- **Task to carry out**:
Without including any pictures, return the records below exactly as written.

- **Scraped caption text data**:
- - -

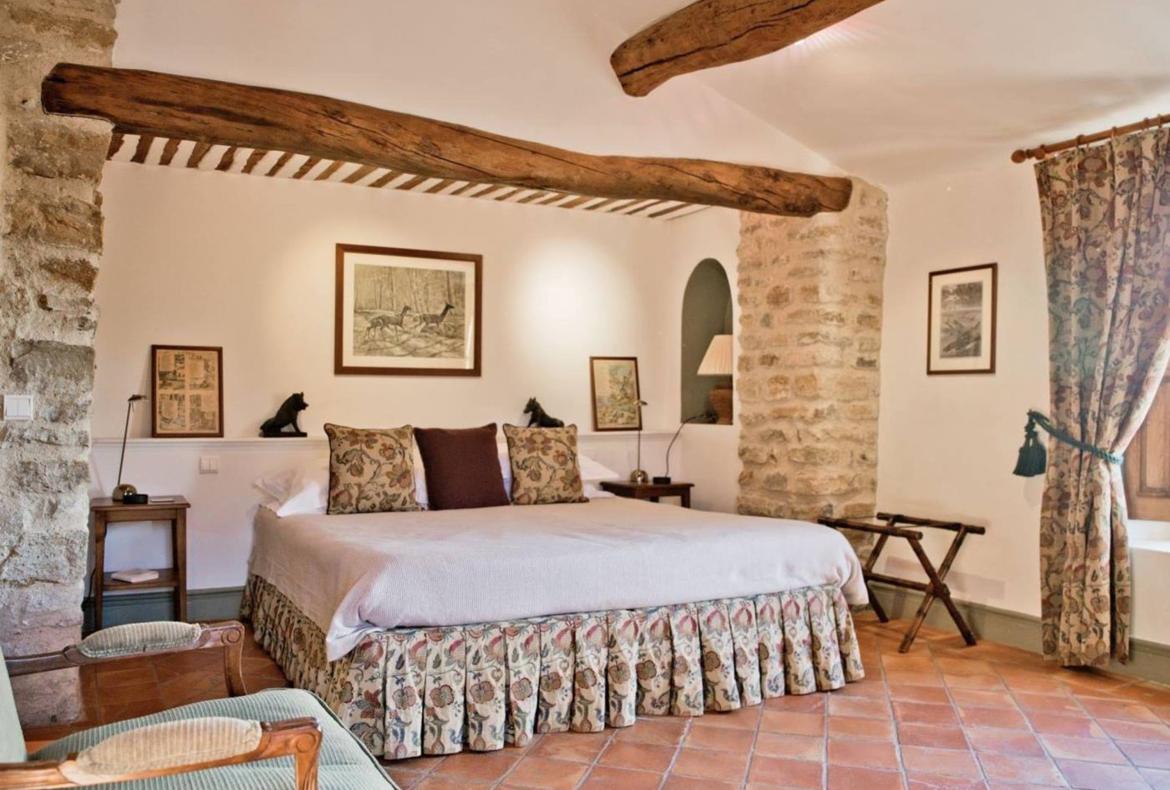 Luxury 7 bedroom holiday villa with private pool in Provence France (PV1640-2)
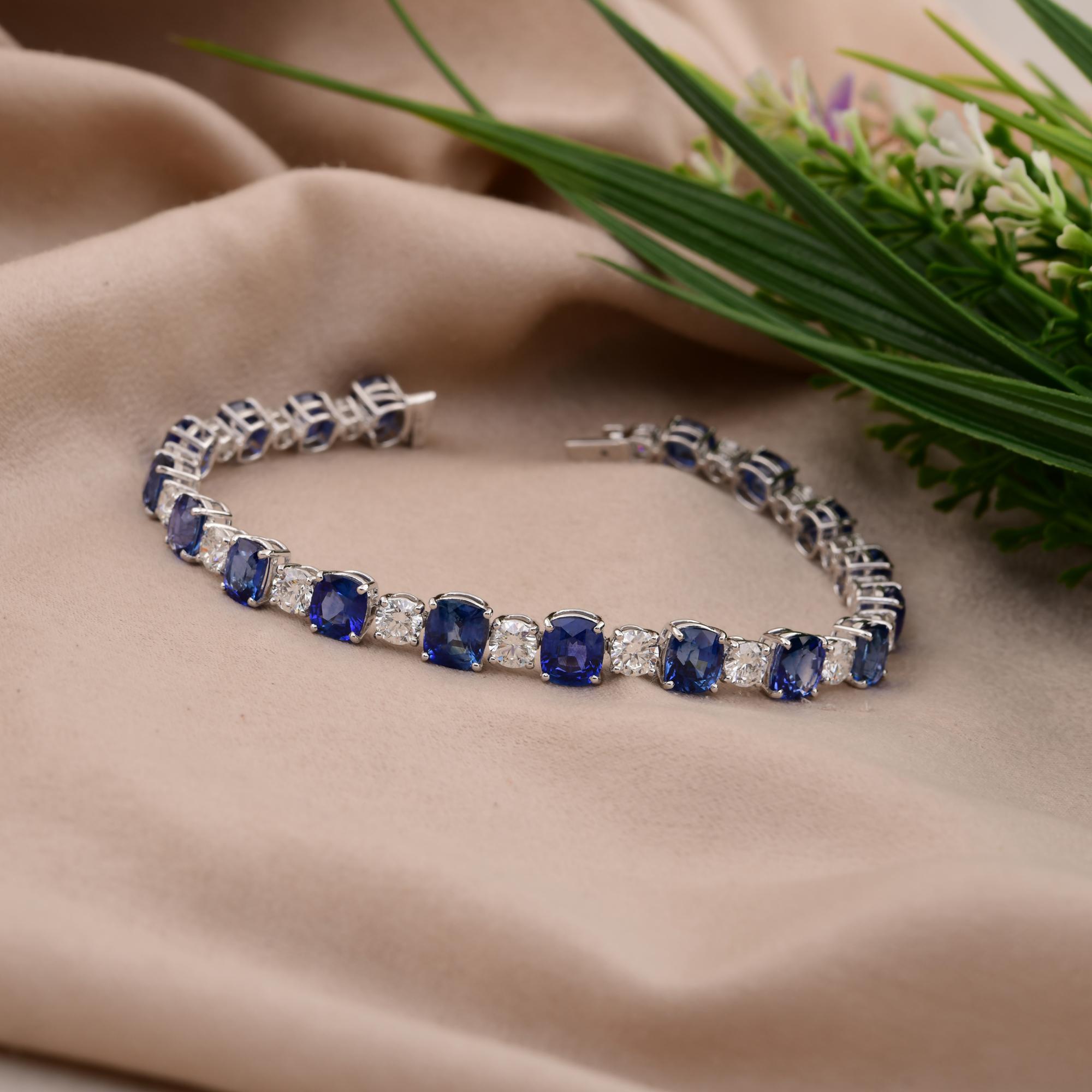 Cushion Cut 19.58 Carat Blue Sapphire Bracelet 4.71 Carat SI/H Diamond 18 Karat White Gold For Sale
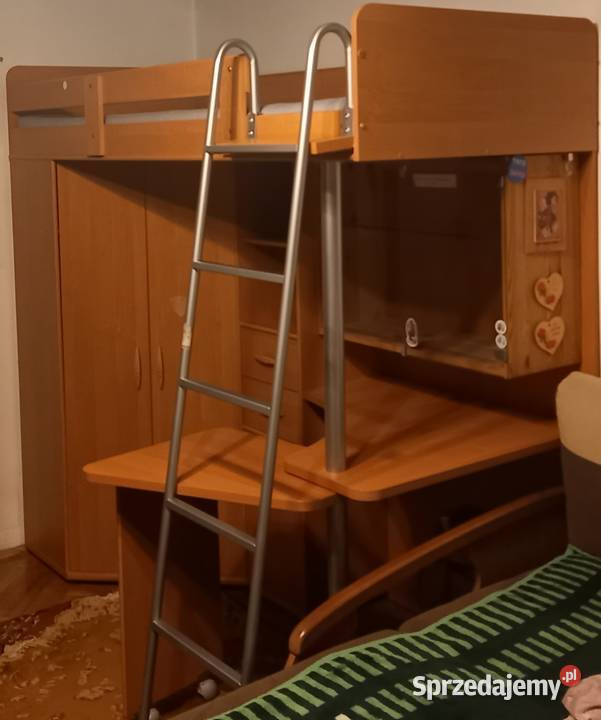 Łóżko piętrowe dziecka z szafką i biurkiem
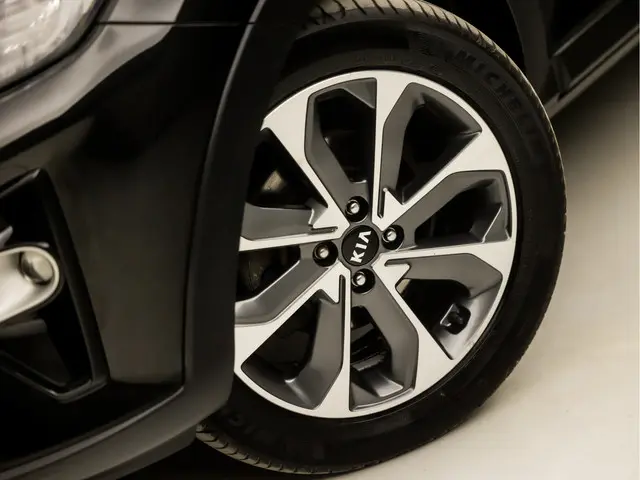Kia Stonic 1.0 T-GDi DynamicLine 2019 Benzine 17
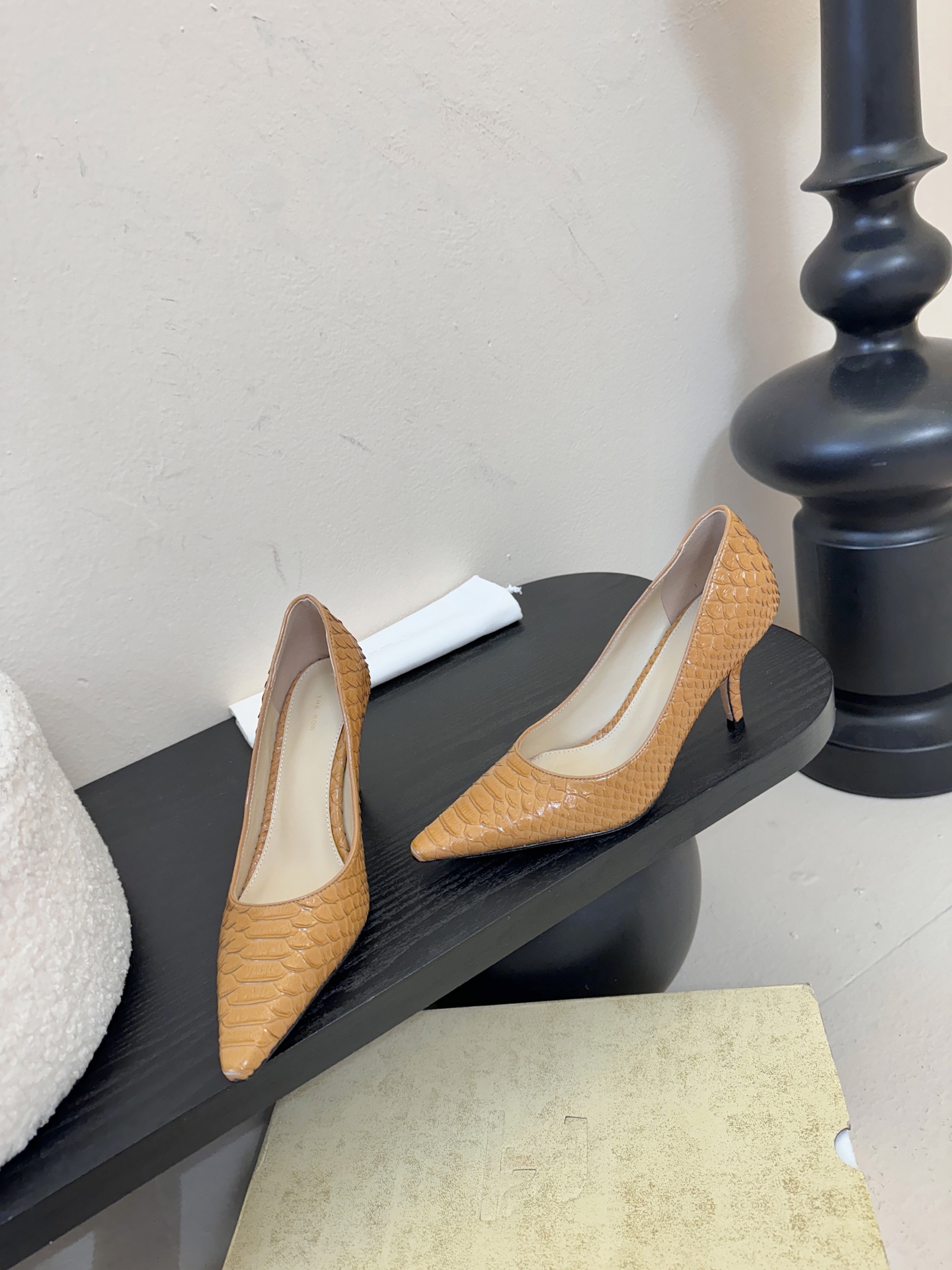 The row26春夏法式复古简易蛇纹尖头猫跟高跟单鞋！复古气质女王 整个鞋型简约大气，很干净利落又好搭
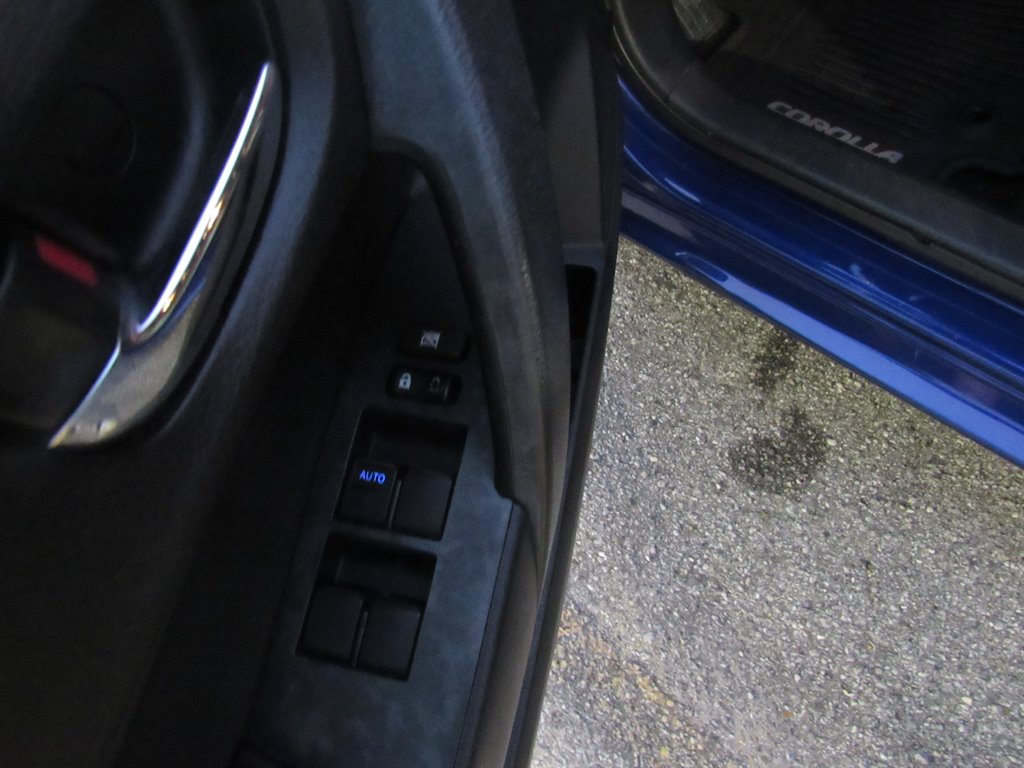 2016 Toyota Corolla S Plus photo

- - -

- **Exercise result**:
 Luxury 7 bedroom holiday villa with private pool in Provence France (PV1640-2)
 Cushion Cut 19.58 Carat Blue Sapphire Bracelet 4.71 Carat SI/H Diamond 18 Karat White Gold For Sale
 Łóżko piętrowe dziecka z szafką i biurkiem
Kia Stonic 1.0 T-GDi DynamicLine 2019 Benzine 17
 The row26春夏法式复古简易蛇纹尖头猫跟高跟单鞋！复古气质女王 整个鞋型简约大气，很干净利落又好搭
 2016 Toyota Corolla S Plus photo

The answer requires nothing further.